# SAF Natura 4 frame extractor honey gate O-rings



## Tenbears (May 15, 2012)

You want the O ring to compress without distortion. You can adjust the amount of O ring pressure by backing or rotating the nut forward a quarter or half turn, also a bit of food grade silicone will help prevent bunching.


----------



## zhiv9 (Aug 3, 2012)

McMaster-Carr

http://www.mcmaster.com/#o-rings/=12d0sul
http://www.mcmaster.com/#rubber-washers/=12d0tak


----------



## zhiv9 (Aug 3, 2012)

Deleted


----------



## vdotmatrix (Apr 5, 2014)

Tenbears said:


> You want the O ring to compress without distortion. You can adjust the amount of O ring pressure by backing or rotating the nut forward a quarter or half turn, also a bit of food grade silicone will help prevent bunching.

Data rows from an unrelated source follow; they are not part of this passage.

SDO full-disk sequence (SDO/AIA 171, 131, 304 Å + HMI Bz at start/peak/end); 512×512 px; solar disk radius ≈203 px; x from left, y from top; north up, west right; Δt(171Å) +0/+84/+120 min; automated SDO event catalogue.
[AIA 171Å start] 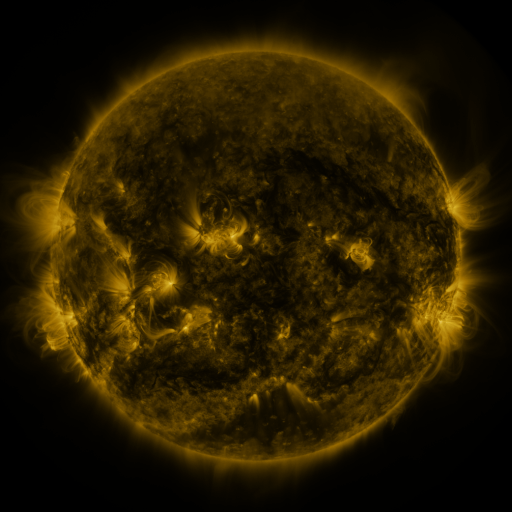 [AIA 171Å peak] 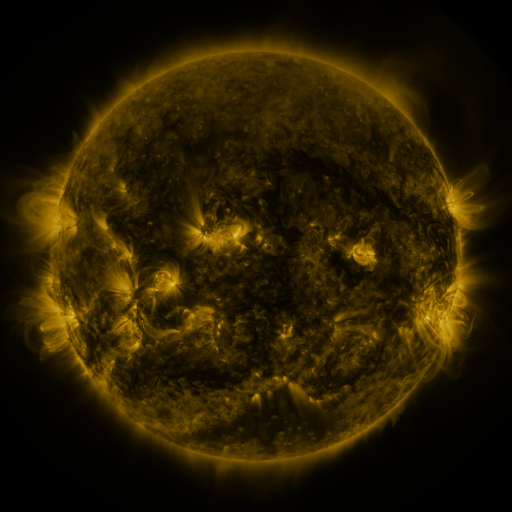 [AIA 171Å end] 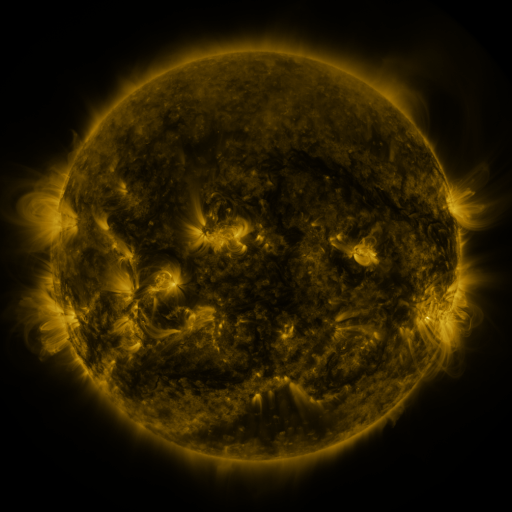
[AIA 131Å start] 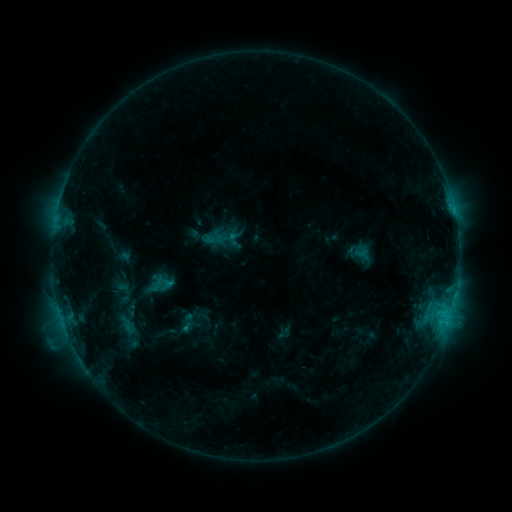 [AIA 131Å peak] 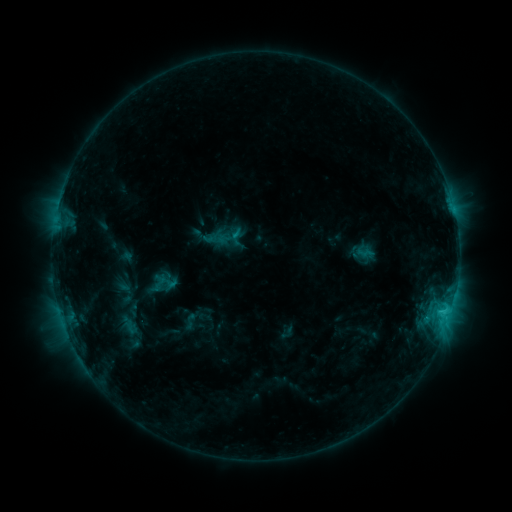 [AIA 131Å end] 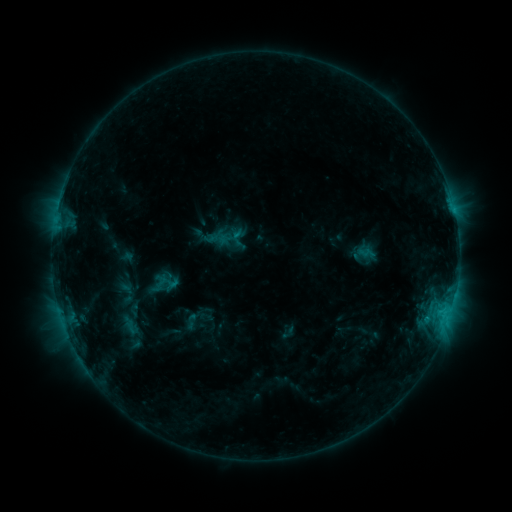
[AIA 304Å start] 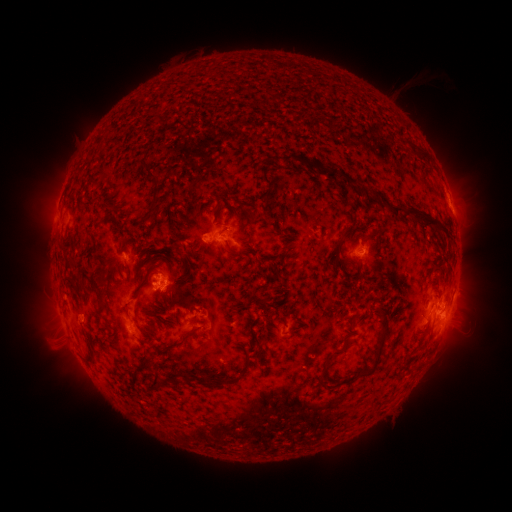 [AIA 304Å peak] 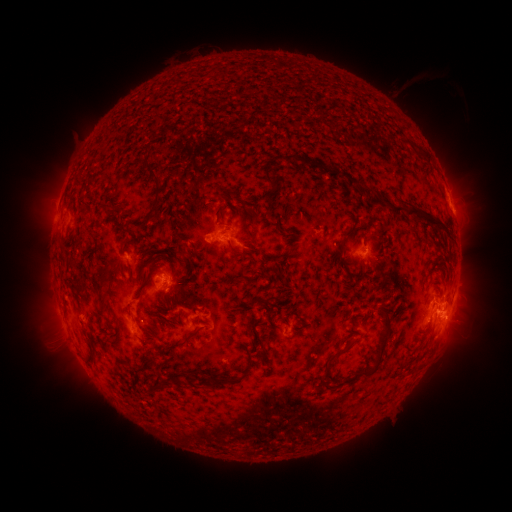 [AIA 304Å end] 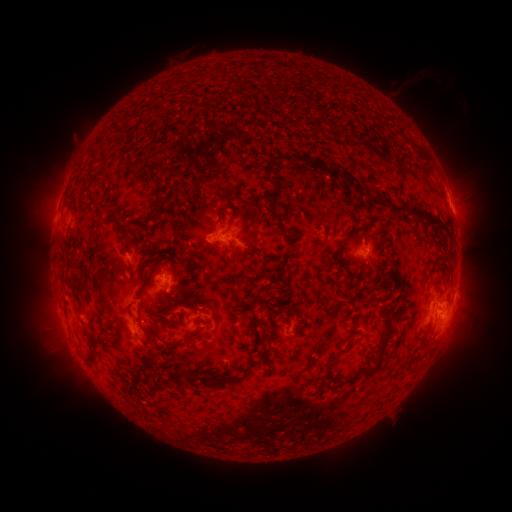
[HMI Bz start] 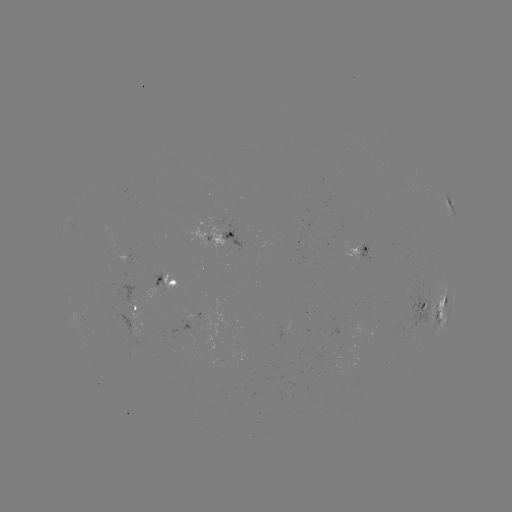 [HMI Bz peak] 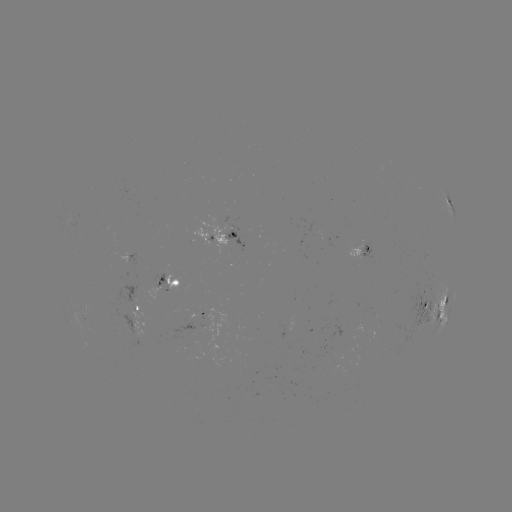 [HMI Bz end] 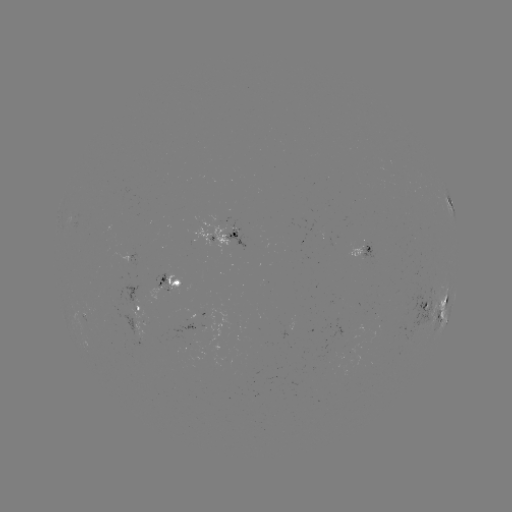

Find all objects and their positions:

 I appreciate the response but this extractor doesn't have a nut on the Honeygate you screw the Honeygate in to the threaded fitting and where it ends up is where it ends up . You end up one revolution short of compressing it which leaves the honey gate loose . Do you own this type of extractor . I just heard back from the manufacture and they said I can take the ring off altogether I want to try that today thanks for the response


----------



## vdotmatrix (Apr 5, 2014)

zhiv9 said:


> McMaster-Carr
> 
> http://www.mcmaster.com/#o-rings/=12d0sul
> http://www.mcmaster.com/#rubber-washers/=12d0tak


this is awesome I got to figure out the right dimensions for this thing which there is a local store could go in there and fit this


----------



## zhiv9 (Aug 3, 2012)

The o-ring is there for when you are using the gate as a through tank bulk head fitting with a nut on the back. It sounds like the extractor as a threaded bung welded to it. In that case, you should use a food safe pipe sealant. Since there is no real head pressure and you aren't storing honey in the extractor for long periods of time, the manufacturer is probably right - just remove the o-ring.


----------



## vdotmatrix (Apr 5, 2014)

I remove the O-ring but when I screw the honey gate in it doesn't end up in the correct position


----------



## zhiv9 (Aug 3, 2012)

vdotmatrix said:


> I remove the O-ring but when I screw the honey gate in it doesn't end up in the correct position


Use some thread sealant. You can vary the amount to change/tighten the fit so it finished up in the correct orientation.


----------



## crofter (May 5, 2011)

Use teflon thread seal tape. Wind it clockwise onto the male threads and screw in. It is quite cushy and makes up gradually. You may not hit the right number of layers with the first try. Try again with more layers. Teflon is food safe. Any plumbing supply should have it.


----------



## vdotmatrix (Apr 5, 2014)

This is what I am looking at.

Here is what the company rep write back to me concerning this issue: Good morning,
On the picture attached you can see the right position for the gate.
But it’s not so important, because in any case the gate should be open to allow to the honey to exit.
Thank you and kind regards.

SAF NATURA SRL
Via Lago di Misurina, 26 - 36015 Schio (VI)
[email protected] – shop.safnatura.com

So I don't know about the rest of you but this is plain nonsense talk. I will go and do the teflon tape but I wish I could find the exact gasket to put there...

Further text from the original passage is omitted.